The immune response to pancreatic ductal adenocarcinoma (PDA) may play a role in defining its uniquely aggressive biology; therefore, we sought to clearly define the adaptive immune infiltrate in PDA. We used immunohistochemistry and flow cytometry to characterize the immune infiltrate in human PDA and compared our findings to the patients' peripheral blood.

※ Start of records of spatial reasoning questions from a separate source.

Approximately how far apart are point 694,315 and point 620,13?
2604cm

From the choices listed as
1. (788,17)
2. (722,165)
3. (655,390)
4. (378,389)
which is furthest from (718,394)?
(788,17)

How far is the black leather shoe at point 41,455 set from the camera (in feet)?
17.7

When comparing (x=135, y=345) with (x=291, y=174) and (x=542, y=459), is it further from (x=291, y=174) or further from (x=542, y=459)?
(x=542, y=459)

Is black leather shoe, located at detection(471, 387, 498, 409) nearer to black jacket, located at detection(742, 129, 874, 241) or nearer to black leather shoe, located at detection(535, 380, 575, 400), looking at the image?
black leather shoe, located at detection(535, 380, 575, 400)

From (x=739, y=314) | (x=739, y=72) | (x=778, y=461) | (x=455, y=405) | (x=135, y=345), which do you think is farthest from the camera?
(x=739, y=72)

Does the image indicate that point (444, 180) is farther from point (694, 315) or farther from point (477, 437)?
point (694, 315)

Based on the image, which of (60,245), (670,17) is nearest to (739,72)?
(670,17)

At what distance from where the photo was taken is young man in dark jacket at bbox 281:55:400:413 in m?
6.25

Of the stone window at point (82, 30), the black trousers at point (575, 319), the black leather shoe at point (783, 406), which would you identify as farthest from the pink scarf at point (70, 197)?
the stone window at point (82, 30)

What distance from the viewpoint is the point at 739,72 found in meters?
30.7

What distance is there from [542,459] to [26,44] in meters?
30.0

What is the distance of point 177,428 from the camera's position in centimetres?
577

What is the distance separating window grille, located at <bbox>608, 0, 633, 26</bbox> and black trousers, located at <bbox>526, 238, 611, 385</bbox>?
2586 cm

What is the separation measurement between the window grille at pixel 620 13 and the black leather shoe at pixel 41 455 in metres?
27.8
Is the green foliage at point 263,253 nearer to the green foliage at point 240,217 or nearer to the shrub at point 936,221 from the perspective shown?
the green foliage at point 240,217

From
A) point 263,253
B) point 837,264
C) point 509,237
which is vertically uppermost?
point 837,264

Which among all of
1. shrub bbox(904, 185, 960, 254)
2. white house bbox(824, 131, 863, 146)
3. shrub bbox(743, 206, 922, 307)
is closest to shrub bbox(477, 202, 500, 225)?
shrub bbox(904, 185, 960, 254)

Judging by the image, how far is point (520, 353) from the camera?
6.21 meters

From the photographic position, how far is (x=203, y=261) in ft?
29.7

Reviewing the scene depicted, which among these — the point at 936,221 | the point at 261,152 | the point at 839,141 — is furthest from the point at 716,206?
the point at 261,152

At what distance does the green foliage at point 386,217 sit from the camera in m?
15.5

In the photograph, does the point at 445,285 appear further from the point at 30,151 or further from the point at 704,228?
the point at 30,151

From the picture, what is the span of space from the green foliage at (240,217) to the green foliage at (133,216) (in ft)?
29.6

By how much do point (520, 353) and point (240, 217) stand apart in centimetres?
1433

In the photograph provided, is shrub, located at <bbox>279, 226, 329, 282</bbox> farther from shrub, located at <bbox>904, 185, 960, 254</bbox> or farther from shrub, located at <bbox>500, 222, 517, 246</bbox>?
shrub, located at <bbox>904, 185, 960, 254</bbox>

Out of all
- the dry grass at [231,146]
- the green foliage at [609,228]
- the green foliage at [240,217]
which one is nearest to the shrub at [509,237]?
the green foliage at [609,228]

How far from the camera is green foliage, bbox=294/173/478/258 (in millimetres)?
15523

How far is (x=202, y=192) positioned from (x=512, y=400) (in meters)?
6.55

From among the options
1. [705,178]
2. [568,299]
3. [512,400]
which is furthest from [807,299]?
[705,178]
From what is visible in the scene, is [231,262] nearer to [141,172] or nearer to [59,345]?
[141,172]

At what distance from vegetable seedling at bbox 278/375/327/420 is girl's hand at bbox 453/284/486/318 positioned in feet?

In contrast to the myeloid cell predominant infiltrate seen in murine models, T cells comprised the majority of the hematopoietic cell component of the tumor stroma in human PDA. Most intratumoral CD8+ T cells exhibited an antigen-experienced effector memory cell phenotype and were capable of producing IFN-γ. CD4+ regulatory T cells (Treg) and IL-17 producing T helper cells were significantly more prevalent in tumor than in blood. Consistent with the association with reduced survival in previous studies, we observed higher frequencies of both myeloid cells and Treg in poorly differentiated tumors. The majority of intratumoral T cells expressed the co-inhibitory receptor programmed death-1 (PD-1), suggesting one potential mechanism through which PDA may evade antitumor immunity. Successful multimodal neoadjuvant therapy altered the immunoregulatory balance and was associated with reduced infiltration of both myeloid cells and Treg. Our data show that human PDA contains a complex mixture of inflammatory and regulatory immune cells, and that neoadjuvant therapy attenuates the infiltration of intratumoral cells associated with immunosuppression and worsened survival.